▸ Record set
● ● ● ● ●
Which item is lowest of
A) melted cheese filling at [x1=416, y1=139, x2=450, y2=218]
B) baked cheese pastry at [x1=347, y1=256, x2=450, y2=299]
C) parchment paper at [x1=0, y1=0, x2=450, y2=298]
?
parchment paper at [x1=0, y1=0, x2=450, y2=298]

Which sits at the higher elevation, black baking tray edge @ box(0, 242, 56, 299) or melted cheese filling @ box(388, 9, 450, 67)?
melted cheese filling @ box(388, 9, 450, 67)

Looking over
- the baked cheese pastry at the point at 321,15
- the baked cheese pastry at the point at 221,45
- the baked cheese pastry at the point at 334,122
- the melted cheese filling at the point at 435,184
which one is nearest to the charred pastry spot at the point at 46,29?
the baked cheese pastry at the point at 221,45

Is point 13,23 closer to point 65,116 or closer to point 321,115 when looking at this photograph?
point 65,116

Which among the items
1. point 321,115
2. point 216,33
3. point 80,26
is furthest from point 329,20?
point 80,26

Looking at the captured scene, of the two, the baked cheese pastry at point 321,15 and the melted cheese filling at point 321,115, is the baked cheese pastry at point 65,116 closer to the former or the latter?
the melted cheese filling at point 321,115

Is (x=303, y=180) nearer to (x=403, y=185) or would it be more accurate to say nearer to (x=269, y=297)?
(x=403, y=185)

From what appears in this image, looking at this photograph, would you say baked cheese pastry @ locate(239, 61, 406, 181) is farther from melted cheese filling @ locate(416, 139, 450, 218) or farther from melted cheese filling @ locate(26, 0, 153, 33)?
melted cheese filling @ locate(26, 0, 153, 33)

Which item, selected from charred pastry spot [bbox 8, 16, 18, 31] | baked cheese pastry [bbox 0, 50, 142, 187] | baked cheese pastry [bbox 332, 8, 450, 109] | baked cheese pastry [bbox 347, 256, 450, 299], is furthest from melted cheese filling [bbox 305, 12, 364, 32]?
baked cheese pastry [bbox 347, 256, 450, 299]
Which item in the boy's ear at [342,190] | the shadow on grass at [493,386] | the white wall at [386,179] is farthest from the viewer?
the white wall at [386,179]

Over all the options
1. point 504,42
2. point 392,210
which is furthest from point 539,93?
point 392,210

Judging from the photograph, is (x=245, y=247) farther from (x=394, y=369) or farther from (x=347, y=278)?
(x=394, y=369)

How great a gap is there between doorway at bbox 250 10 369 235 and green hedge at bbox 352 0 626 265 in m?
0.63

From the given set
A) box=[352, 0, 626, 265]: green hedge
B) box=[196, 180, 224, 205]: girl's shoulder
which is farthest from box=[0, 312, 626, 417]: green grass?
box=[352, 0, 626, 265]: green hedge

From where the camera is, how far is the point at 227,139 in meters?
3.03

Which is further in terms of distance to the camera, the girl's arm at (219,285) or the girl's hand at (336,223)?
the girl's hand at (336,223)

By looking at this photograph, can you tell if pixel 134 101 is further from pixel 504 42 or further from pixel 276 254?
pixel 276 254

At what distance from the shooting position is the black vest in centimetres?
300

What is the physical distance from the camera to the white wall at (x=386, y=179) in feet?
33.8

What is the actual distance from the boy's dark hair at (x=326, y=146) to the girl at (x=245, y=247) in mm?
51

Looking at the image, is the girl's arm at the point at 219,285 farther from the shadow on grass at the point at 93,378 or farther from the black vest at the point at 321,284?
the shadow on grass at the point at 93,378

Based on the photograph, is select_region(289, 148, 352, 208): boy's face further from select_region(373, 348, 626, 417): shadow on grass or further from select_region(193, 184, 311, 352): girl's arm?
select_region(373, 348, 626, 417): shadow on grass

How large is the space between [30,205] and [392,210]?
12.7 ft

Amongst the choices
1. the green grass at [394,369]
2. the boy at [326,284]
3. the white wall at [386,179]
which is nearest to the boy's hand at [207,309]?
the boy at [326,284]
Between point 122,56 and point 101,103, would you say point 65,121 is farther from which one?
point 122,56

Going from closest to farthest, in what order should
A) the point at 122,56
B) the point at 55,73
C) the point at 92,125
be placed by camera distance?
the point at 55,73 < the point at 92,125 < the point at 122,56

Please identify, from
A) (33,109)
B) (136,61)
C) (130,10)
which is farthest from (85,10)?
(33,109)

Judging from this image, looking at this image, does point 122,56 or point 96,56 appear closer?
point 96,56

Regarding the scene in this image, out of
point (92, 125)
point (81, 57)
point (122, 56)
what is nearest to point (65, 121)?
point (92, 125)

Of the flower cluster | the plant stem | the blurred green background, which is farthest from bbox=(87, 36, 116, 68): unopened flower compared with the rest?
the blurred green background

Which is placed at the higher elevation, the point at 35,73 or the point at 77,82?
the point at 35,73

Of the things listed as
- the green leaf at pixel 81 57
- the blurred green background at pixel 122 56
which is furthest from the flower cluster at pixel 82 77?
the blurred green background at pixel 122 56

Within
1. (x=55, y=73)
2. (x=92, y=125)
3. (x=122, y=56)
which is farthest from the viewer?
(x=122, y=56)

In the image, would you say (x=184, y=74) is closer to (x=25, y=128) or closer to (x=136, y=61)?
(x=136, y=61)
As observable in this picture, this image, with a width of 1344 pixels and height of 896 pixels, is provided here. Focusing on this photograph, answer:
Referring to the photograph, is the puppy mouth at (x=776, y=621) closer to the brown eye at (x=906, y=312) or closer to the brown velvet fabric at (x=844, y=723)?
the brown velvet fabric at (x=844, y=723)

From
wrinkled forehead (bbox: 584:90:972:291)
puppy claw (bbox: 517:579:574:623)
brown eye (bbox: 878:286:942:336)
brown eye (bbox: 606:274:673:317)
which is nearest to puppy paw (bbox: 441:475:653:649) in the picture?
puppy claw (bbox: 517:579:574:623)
● ● ● ● ●
▸ What the task requires
Copy, character for character, the lines from the line that holds "In the image, would" through the final line of the records above.

▸ Reply
In the image, would you say (x=184, y=74) is closer to (x=25, y=128) or closer to (x=136, y=61)?
(x=136, y=61)
As observable in this picture, this image, with a width of 1344 pixels and height of 896 pixels, is provided here. Focusing on this photograph, answer:
Referring to the photograph, is the puppy mouth at (x=776, y=621) closer to the brown eye at (x=906, y=312) or closer to the brown velvet fabric at (x=844, y=723)?
the brown velvet fabric at (x=844, y=723)

From
wrinkled forehead (bbox: 584:90:972:291)
puppy claw (bbox: 517:579:574:623)
brown eye (bbox: 878:286:942:336)
brown eye (bbox: 606:274:673:317)
which is nearest to puppy paw (bbox: 441:475:653:649) in the picture?
puppy claw (bbox: 517:579:574:623)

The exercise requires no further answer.